Erez Speiser

Erez Speiser – The Sanhedrin Trail

Erez Speiser – The Sanhedrin Trail

Israel is blessed with several multi-day Hiking tracks. The Golan trail (125 Km), The Jesus trail (65 Km) and the world-famous Israel National Trail (INT), approximately 1,100 km long, named by National Geographic as one of the 20 best “epic hiking trails” in the world!!

On 22/April/2018 a new member formally joined this group: The Sanhedrin Trail.
The trail crosses the lower Galilee area following sites associated with the Sanhedrin. Although formally launched, the project is not finished yet, as I will highlight during this column.

The project is managed by the Israel Antiquities Authority. I have spoken with them recently to bring the most accurate information regarding the project’s status.
They were very cooperative, and I could feel their passion and dedication to the project.

The Sanhedrin was an assembly of seventy-one rabbis appointed to sit as a tribunal in the ancient Land of Israel. They began operating during the Second Temple period. Sanhedrin assembly met regularly in the Temple in Jerusalem.

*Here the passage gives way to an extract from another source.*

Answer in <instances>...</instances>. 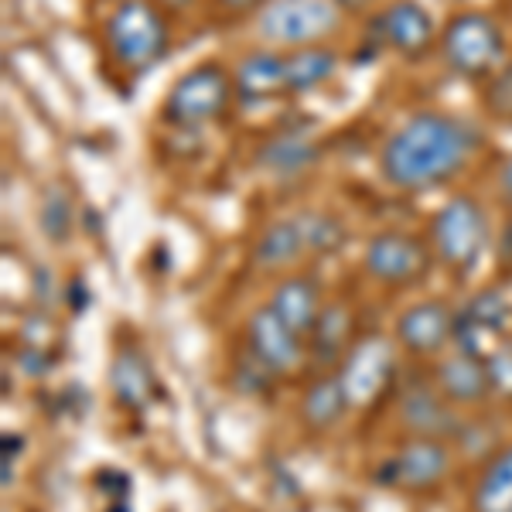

After the failure of the Bar Kokhba Revolt (136 CE), the Great Sanhedrin moved to the Galilee area and operated for almost 300 years in several locations across the lower Galilee, until 425 CE.

The new trail gives us a good mix of beautiful scenery and Jewish history of the period.
The trail is nicknamed by some as the three 70’s trail:

  • Launched on Israel’s 70 birthday.
  • Follows the 70 members of the Sanhedrin
  • The trail is about 70 Km long

The Trails starts at Beit Shearim near Tivon and ends after about 70 Km in ancient Tiberias. The difficulty level is medium. The terrain is relatively easy, mostly on dirt roads and without any big climbs, but the daily hiking distances are not short and vary between 15 and 25 Km.

The trail is described by its creators as Israel’s first “Smart Trail”. The trail is accompanied by a mobile friendly website. The website has a live map that shows your actual location on the trail for easier and safer navigation. Each landmark along the trail has an information page that includes text information about the landmark. Some locations have in addition: Pictures, Voice guidance, riddles, Videos and in the future, augmented reality that is supposed to show a virtual reconstruction of heritage sites, integrate virtual guides for children along the route and bring to life prominent scholars.

The multi-media information is now limited only to a few landmarks, but it is continuously expanded with the target to finish everything until the end of 2018.

The website is only in Hebrew, but English is planned to be added in the future.

Smark-Stones.-Photo-By-Antiquities-Authority

The attractions along the trail are marked on decorated rocks that blend nicely to the surrounding nature and provide explanations about each site. They should also interact with the above-mentioned website.

The markers of the trail are also innovative:

  • Green arrows – Pointing to the starting point & symbolize the Green scenery of the Galilee.
  • Blue arrows – Pointing to the ending point & symbolize the strive to spiritualty.
  • Red Menorah – Placed between the arrows and symbolizes Chazal and Sanhedrin

The way-marking of the full 70 Km is not complete yet. This again is aimed to be completed until the end of 2018.

3D Models of Tiberius Theatre. Photo by Jacob Shmidov

Trail itinerary and the main landmarks on each day:

Trail itinerary and the main landmarks on each day:

  • Day 1 – From Beit Shearim to Ancient Usha:
    • Beit Shearim National Park.
    • Alexander Zaid Statue.
    • Ancient Usha.
  • Day 2 – From old Usha to Yodfat:
    • Mount Atzmon.
    • Ancient Yodfat.
  • Day 3 – From Yodfat to Zipori:
    • Rabi Yehuda H’anasi Tomb.
    • Wadi Zipori.
    • Ancient Ziporri National park.
  • Day 4 – Zipori to Arbel:
    • Zipori aqueduct.
    • Karnei Hitim.
    • Arbel ancient synagogue.
  • Day 5 – Arbel to Tiberias:
    • Great Views down to the sea of Galilee.
    • Ancient Tiberias.

Each section or landmark can be done separately, making the project attractive to a wide range of people. Ranging from just a family visit to an archeological site up to an epic 5 days hiking track.

Ancient Tiberius. Photo By Antiquities Authority

In my opinion the project was launched pre-maturely. Too many things are still missing.  Mainly full way-marking from start to finish, a decent map and additional languages on the website.
But I am sure that the good people of the Antiquities Authority that are deeply committed to the project, will get the job done in the foreseen future.

Young-students-on-the-trail.-Photo-By-Antiquities-Authority

However, we can enjoy some of the sections/landmarks already. The main recommendations for now are:

  • Ancient Usha – a newly revealed archeological site.
  • Ancient Tiberias – for this landmark the web site is in better form.
  • The trail from Arbel to Tiberias is relatively better way-marked and provides great views down to the sea of Galilee.



I will revisit the issue towards the end of the year and update the post accordingly.